_di Giovanni Flamini.
Ma porca puttana!
Verrebbe da esordire così, nell’incomparabile stile di quel critico musicale (anche se di critico ha solo il livello del suo gusto artistico) che ha imbrattato le pagine virtuali di un noto giornale online in questi giorni. Forse sarà capitato anche a voi di leggere l’articolo a cui mi riferisco: quello di Michele Monina su Linkiesta con la foto di copertina di un brizzolatissimo Eros Ramazzotti intento a suonare uno dei suoi “proverbiali” assoli alla chitarra elettrica.
Ecco, se già l’accostamento Monina – Ramazzotti fa tremare le pareti, a farle crollare definitivamente è il contenuto di questo feuilleton romantico-decadente, in cui Monina lascia andare completamente le difese e dichiara il suo amore incondizionato, nonché la sua profonda, profondissima nostalgia, nei confronti del mai abbastanza lodato pop italico di inizio millennio.
L’inizio è quanto mai pomposo: Monina comincia la sua argomentazione dipingendo un affresco apocalittico, quello della fine della musica. La sostanza di quello che segue, poi, è questa: il mercato discografico non si è rinnovato, la rete la fa da padrone, la rete, a quanto pare, è capace di produrre solo immondizia e sciatteria, il mercato discografico si è accorto troppo tardi che alla gente piaceva di più questa presunta sciatteria rispetto alle ballatone patinate, ergo, i cantanti che un tempo erano celebrati con parate e corone d’alloro immaginarie (ma che ben avrebbero potuto essere reali) sono caduti nel dimenticatoio, non riuscendo a coinvolgere chiunque non abbia almeno 40 anni d’età, un divorzio alle spalle e una vita che poggia le proprie fondamenta su frasi retoriche da meme su Facebook. Ergo, per quadrare il cerchio, questa, per la somma penna di Monina, sarebbe la fine della musica.

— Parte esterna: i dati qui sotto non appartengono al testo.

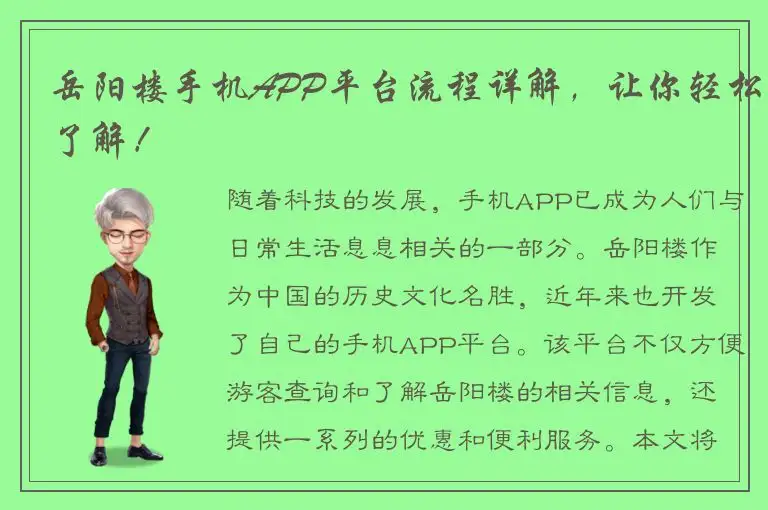 岳阳楼手机APP平台流程详解，让你轻松了解！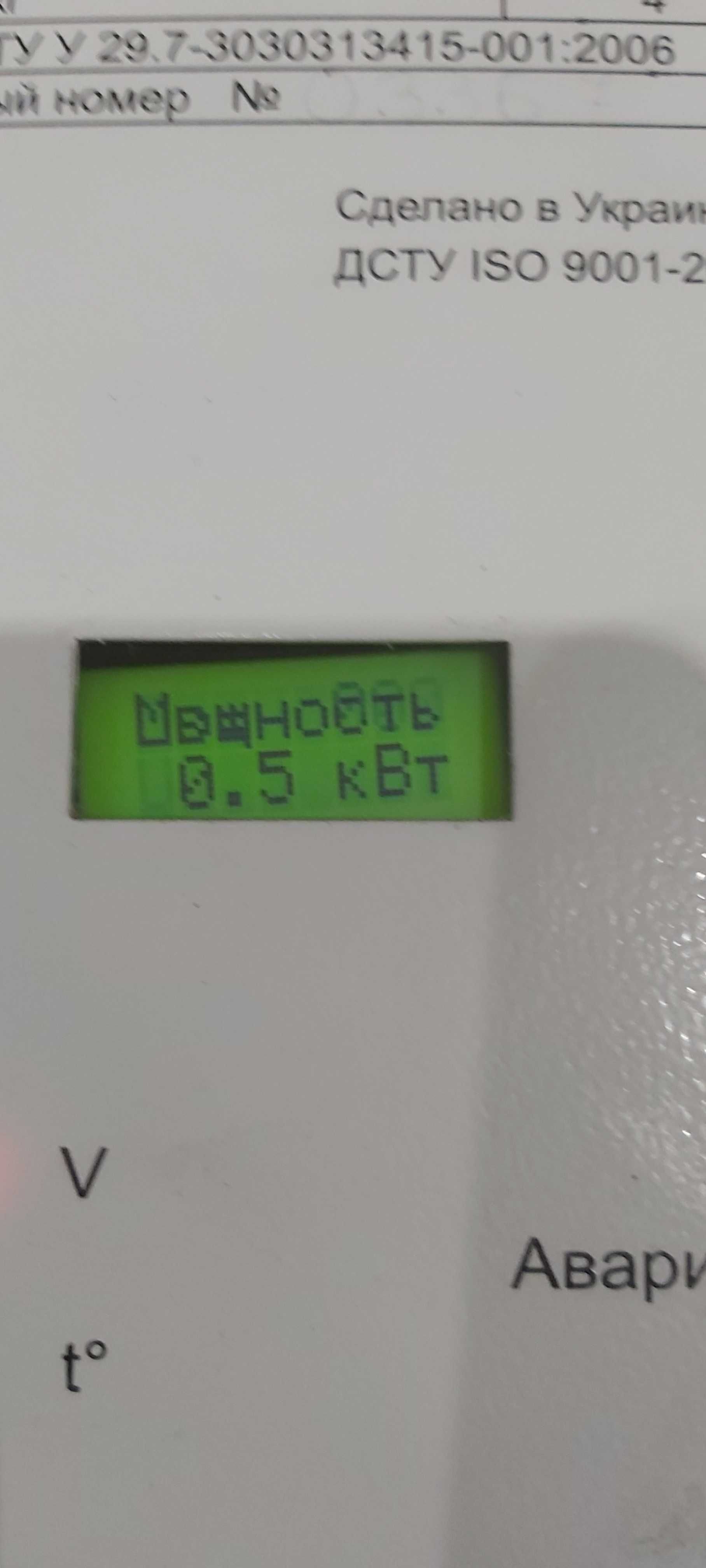Стабилизатор напряжении сноп 500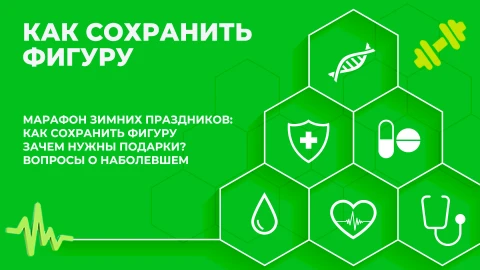 Здорово здоровым быть | 23.12.2025 Здорово здоровым быть | 23.12.2025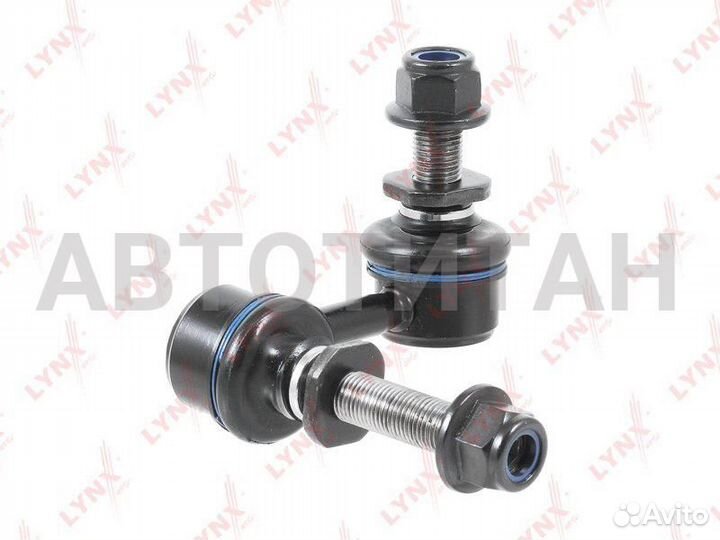 Стойка стабилизатора перед прав lexus IS250/IS350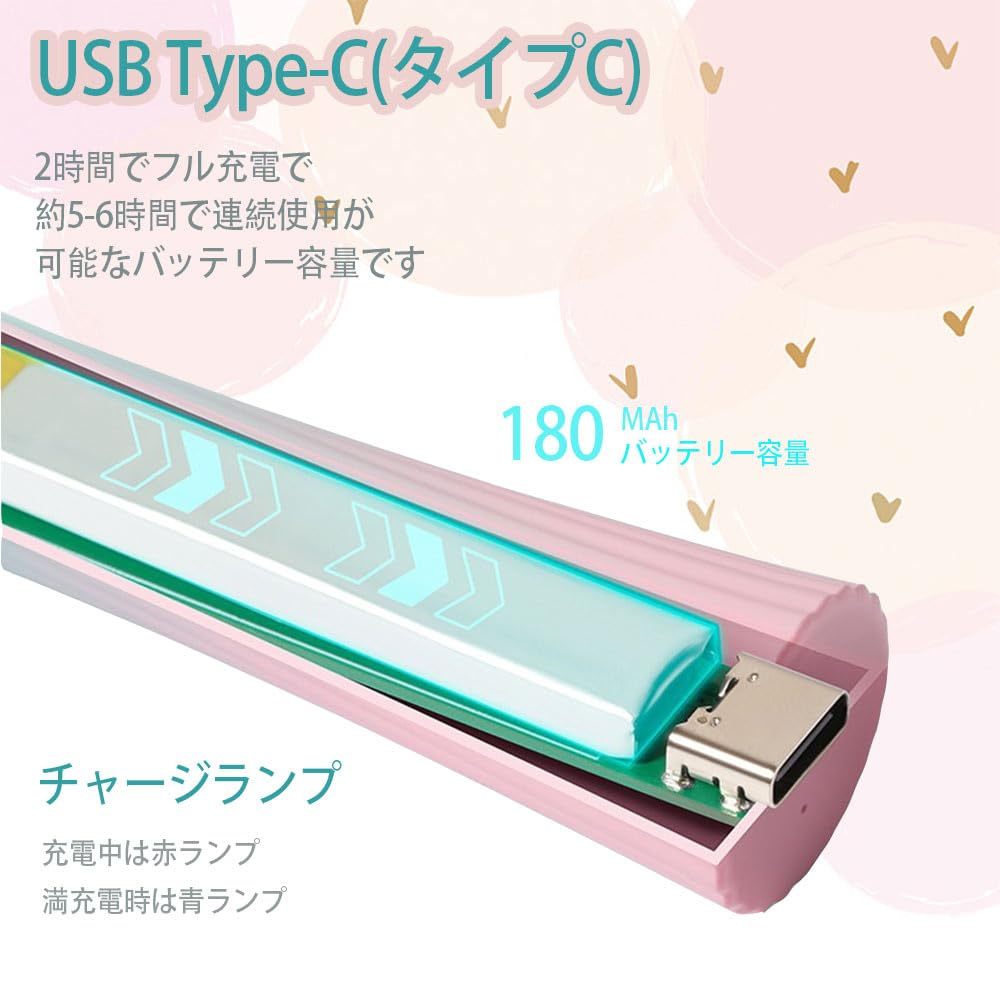 ネイルライト ネイルドライヤー ハンディライト UVライト 3W 1LEDs 充電式 LEDネイルドライヤー 持ち運びやすい ジェルネイル LEDライト 硬化ライト タイマー設定可能 ジェルネイル用 レジン用 レジンクラフト用 2階段タイマー機能 タイマー ホワイト 日本語説明書付き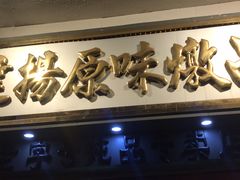 -達揚原味燉品(文明路店)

Il tutto scritto nel suo incomparabile stile a là Lester Bangs, che finisce, però, per assomigliare molto di più a un monologo di Luca Giurato, con tutto il rispetto per Luca Giurato.
Ora, Michè, la domanda che viene da fare è questa: ma stai facendo sul serio? Cioè, veramente? Tu che vai a fare le interviste con le maglie dei Misfits e dei Sex Pistols, adesso ti metti a invocare la fine della musica perché Elisa e Eros Ramazzotti, deo gratias, non se li caga più nessuno?
Non lo capisco. Non ti capisco. Personalmente, è da quando ho iniziato ad appassionarmi alla musica che sogno di ballare con la mia generazione sulle tombe (musicali, ovvio) di questo insulso pop da stadio, che per volontà divina e per lo spirito dei tempi, ora assomiglia più a pop da balera. Era una vita che tutti noi stavamo aspettando questo momento.
Che attinenza ha con la realtà un Marco Mengoni, oggi? Quale rilevanza può avere, nel 2018, il nuovo singolo di Elisa? Cosa hanno da dire di così fondamentale sulla nostra vita? Fondamentalmente non ce l’hanno mai avuta. Anche se, nella loro dabbenaggine, ci avrebbero potuto insegnare molto: dal successo straripante che hanno avuto questi personaggi in tempi neanche troppo lontani avremmo dovuto capire quanto in realtà gli italiani siano superficiali e facilmente raggirabili. Una lectio magistralis a cui stiamo assistendo oggi in campi molto più importanti di quello musicale.
Per cui, Michè, giunti a una certa età, forse bisognerebbe smetterla di scrivere di musica. Se non capisci la trap, non scriverne. Se non capisci l’indie, non scriverne. A quale prezzo sei disposto a vendere la tua anima pur di scatenare polemica? Dobbiamo veramente credere che nei tuoi CD masterizzati (che dire playlist è una bestemmia) convivono Anarchy In The UK e Grazie Di Esistere? Io voglio ancora sperare che non sia così. Nonostante tutte le castronerie che dici. Con buona pace di Johnny Rotten.